Selected extract:
* start *

Thread: Re: Optimization for lower(), upper(), casefold() functions.

Re: Optimization for lower(), upper(), casefold() functions.

From

Alexander Borisov

Date:

29 January, 23:52:59

Sorry, I made a mistake in the code. It's not worth watching this patch yet.

29.01.2025 23:23, Alexander Borisov пишет:
> Hi, hackers!
> 
> I propose to consider a simple optimization for Unicode case tables.
> The main changes affect the generate-unicode_case_table.pl file.
> 
> Because of the modified approach of record search by table we
> managed to:
> 1. Removed storing Unicode codepoints (unsigned int) in all tables.
> 2. Reduce the main table from 3003 to 1575 (duplicates removed) records.
> 3. Replace pointer (essentially uint64_t) with uin8_t in the main table.
> 4. Reduced the time to find a record in the table.
> 5. Reduce the size of the final object file.
> 
> The approach is generally as follows:
> Group Unicode codepoints into ranges in which the difference between
> neighboring elements does not exceed the specified limit.
> For example, if there are numbers 1, 2, 3, 5, 6 and limit = 1, then
> there is a difference of 2 between 3 and 5, which is greater than 1,
> so there will be ranges 1-3 and 5-6.
> 
> Then we form a table (let's call it an index table) by combining the
> obtained ranges. The table contains uint16_t index to the main table.
> 
> Then from the previously obtained diapasons we form a function
> (get_case()) to get the index to the main table. The function, in fact,
> contains only IF/ELSE IF constructs imitating binary search.
> 
> Because we are not directly accessing the main table with data, we can
> exclude duplicates from it, and there are almost half of them.
> Also, because get_case() contains all the information about Unicode
> ranges, we don't need to store Unicode codepoints in the main table.
> Also because of this approach some checks were removed, which allowed
> to increase performance even with fast path (codepoints < 0x80).
> 
> casefold() test.
> 
> * macOS 15.1 (Apple M3 Pro) (Apple clang version 16.0.0)
> 
> ASCII:
> Repeated characters (700kb) in the range from 0x20 to 0x7E.

* end *

Spatial reasoning records
* start *

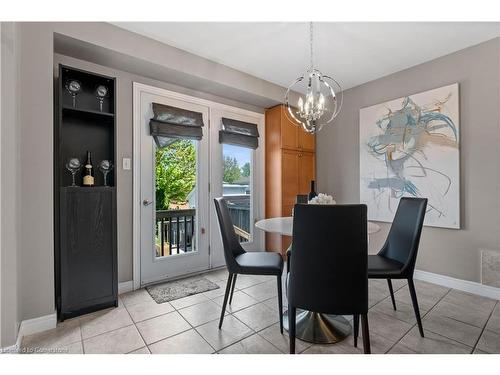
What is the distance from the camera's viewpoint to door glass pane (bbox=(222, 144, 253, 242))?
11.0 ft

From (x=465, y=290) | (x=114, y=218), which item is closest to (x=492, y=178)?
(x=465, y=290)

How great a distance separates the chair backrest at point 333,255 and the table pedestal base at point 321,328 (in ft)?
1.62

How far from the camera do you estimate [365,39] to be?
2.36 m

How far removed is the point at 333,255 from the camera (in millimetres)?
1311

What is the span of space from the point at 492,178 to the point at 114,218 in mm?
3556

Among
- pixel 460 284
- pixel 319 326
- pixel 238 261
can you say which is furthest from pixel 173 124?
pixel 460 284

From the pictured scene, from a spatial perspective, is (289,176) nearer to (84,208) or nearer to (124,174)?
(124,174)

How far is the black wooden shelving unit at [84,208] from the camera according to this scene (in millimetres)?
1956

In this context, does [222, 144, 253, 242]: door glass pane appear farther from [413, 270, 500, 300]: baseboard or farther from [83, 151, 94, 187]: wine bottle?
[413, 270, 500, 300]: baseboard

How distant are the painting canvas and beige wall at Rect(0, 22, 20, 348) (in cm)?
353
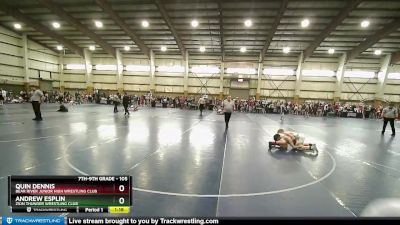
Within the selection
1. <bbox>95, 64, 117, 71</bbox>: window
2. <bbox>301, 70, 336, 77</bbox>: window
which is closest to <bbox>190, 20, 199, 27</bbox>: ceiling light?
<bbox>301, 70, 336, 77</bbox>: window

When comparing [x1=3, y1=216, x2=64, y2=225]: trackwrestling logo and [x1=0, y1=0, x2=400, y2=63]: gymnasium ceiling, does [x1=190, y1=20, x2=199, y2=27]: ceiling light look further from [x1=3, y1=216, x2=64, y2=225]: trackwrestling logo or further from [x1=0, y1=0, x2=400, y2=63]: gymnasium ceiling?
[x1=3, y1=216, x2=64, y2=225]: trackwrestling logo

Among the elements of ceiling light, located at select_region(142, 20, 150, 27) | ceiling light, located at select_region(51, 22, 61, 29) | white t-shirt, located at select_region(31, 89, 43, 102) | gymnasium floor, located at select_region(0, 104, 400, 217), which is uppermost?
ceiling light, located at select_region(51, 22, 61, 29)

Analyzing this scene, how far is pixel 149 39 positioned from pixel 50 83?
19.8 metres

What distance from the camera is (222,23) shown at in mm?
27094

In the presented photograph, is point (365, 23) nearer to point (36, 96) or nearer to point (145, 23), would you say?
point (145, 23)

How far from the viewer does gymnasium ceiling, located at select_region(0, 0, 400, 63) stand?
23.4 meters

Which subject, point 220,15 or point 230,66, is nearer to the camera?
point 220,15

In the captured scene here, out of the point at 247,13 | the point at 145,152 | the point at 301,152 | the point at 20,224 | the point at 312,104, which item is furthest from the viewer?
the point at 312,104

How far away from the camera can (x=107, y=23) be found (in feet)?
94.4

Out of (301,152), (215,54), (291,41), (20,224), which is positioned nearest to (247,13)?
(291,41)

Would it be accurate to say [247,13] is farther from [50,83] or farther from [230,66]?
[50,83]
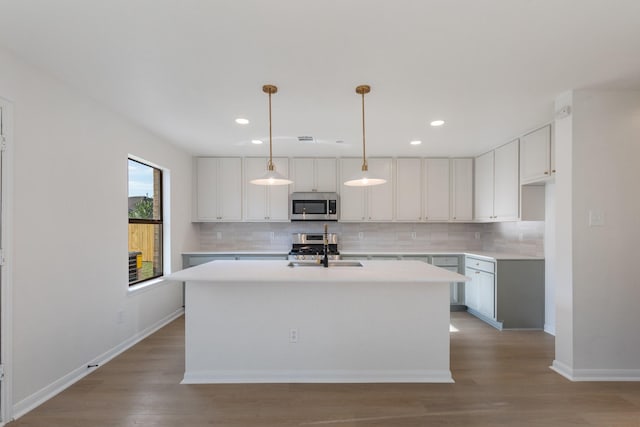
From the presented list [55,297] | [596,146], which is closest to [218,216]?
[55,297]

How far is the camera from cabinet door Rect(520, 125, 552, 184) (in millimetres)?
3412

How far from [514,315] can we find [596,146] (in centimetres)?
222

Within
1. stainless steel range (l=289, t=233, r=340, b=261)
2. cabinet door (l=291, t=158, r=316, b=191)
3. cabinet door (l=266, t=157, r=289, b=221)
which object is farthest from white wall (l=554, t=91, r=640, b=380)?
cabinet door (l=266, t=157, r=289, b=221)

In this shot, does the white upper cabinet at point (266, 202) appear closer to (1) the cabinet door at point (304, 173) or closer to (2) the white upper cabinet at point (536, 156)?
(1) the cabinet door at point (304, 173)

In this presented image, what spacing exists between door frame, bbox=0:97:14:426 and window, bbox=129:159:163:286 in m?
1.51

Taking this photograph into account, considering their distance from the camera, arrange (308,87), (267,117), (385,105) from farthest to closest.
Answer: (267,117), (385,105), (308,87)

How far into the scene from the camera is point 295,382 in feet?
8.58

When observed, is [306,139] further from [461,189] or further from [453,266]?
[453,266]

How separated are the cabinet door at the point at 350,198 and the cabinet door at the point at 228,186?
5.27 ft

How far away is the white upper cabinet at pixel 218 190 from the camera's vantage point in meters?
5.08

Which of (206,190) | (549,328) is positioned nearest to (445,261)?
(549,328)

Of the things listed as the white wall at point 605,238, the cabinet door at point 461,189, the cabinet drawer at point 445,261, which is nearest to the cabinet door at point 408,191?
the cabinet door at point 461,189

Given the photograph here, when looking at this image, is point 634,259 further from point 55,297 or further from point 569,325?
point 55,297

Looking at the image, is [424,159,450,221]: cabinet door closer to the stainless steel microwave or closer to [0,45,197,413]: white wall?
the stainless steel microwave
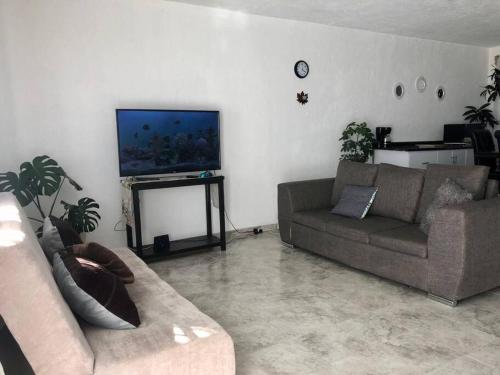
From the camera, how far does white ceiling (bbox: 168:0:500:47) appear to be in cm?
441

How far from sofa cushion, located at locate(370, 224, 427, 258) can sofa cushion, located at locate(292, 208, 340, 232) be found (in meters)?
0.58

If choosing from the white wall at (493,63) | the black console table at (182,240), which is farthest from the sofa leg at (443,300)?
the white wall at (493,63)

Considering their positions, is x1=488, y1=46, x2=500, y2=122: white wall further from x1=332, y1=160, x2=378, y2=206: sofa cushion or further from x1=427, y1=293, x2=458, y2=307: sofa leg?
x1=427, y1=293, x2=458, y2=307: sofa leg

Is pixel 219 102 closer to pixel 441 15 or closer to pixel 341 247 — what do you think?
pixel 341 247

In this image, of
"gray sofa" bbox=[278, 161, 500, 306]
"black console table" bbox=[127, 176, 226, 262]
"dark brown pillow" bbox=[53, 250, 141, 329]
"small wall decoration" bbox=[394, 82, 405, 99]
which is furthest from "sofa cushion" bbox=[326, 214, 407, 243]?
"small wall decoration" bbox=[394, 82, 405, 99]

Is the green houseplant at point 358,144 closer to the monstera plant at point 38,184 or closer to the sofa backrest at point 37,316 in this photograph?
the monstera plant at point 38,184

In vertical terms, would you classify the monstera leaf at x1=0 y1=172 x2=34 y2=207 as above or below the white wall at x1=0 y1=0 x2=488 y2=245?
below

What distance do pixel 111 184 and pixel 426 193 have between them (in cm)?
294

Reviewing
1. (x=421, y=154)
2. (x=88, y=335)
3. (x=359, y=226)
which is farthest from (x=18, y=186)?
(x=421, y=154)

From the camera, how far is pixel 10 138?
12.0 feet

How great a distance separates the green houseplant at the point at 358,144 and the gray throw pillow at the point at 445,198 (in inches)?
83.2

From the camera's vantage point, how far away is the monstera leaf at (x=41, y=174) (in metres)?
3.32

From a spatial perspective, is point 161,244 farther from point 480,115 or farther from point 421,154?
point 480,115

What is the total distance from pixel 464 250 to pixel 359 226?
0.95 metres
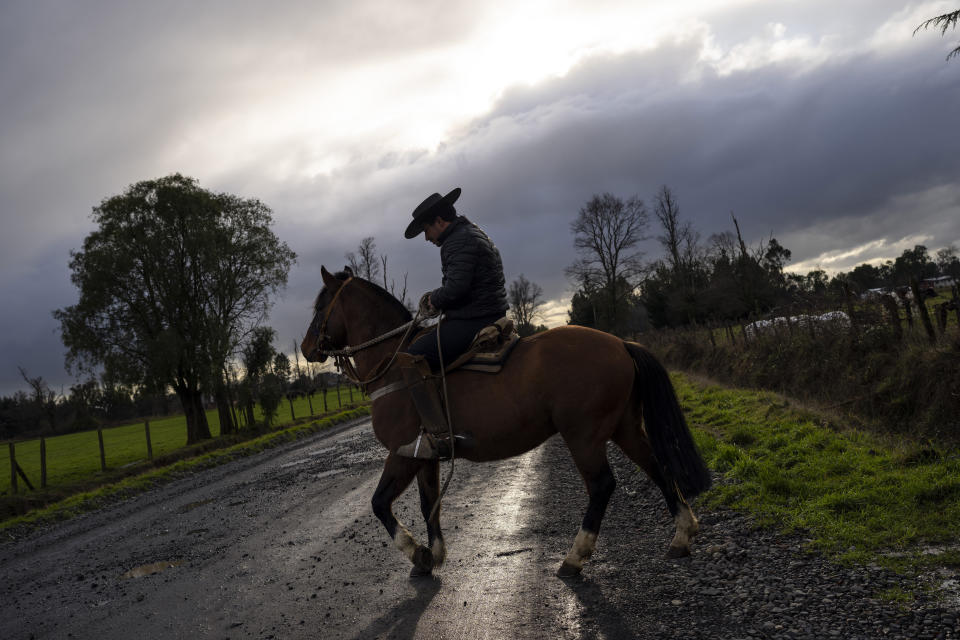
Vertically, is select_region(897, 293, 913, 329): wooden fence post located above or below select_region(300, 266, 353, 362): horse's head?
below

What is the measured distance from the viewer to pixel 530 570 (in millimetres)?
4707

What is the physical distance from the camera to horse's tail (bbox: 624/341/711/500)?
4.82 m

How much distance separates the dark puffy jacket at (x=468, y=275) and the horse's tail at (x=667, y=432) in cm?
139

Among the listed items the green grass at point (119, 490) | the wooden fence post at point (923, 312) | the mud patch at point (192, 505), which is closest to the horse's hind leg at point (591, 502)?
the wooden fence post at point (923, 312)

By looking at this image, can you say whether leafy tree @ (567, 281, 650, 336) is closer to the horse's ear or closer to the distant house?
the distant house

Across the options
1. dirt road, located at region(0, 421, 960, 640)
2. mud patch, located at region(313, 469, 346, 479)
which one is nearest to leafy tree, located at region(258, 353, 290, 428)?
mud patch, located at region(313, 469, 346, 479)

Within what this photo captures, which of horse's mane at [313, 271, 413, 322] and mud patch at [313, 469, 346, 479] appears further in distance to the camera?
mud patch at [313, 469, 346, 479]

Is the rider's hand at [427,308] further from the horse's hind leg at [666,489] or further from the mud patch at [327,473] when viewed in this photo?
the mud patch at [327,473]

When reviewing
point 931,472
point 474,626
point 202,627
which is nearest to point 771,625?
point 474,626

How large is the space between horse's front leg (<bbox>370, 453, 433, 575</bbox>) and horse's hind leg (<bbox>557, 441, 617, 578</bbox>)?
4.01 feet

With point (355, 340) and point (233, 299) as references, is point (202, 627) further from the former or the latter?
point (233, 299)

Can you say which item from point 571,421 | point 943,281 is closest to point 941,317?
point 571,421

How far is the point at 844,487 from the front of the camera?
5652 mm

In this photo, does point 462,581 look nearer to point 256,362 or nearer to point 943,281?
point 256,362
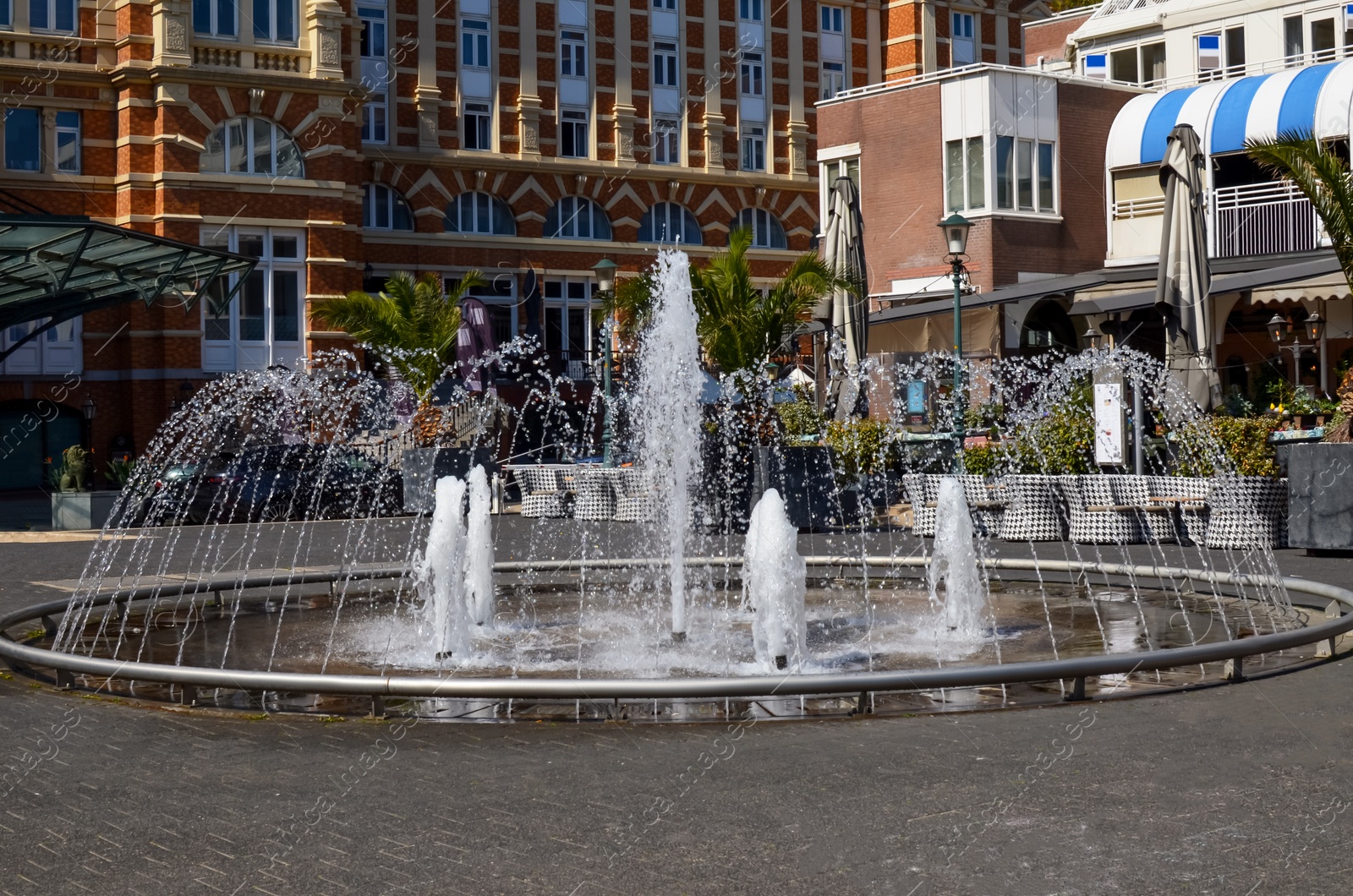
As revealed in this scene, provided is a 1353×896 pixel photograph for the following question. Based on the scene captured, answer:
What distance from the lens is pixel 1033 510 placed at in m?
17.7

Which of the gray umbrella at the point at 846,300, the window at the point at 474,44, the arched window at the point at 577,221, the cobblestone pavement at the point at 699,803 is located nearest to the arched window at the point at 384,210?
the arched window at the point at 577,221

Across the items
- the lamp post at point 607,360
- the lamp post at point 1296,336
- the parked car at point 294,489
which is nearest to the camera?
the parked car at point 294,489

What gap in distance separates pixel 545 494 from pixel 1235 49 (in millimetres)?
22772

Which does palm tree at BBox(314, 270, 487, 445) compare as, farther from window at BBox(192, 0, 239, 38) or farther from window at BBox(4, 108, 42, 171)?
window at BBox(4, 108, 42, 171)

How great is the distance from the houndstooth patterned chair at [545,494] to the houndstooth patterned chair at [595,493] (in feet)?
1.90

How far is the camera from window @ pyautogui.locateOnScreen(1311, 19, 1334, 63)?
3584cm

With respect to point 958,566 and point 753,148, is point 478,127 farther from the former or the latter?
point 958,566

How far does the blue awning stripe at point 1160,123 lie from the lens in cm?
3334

* end *

Exercise prompt: Copy the passage from the thread on optimizing the case functions, starting at "29.01.2025 23:23, Alexander" up to and including "the generate-unicode_case_table.pl file.".

The solution:
29.01.2025 23:23, Alexander Borisov пишет:
> Hi, hackers!
> 
> I propose to consider a simple optimization for Unicode case tables.
> The main changes affect the generate-unicode_case_table.pl file.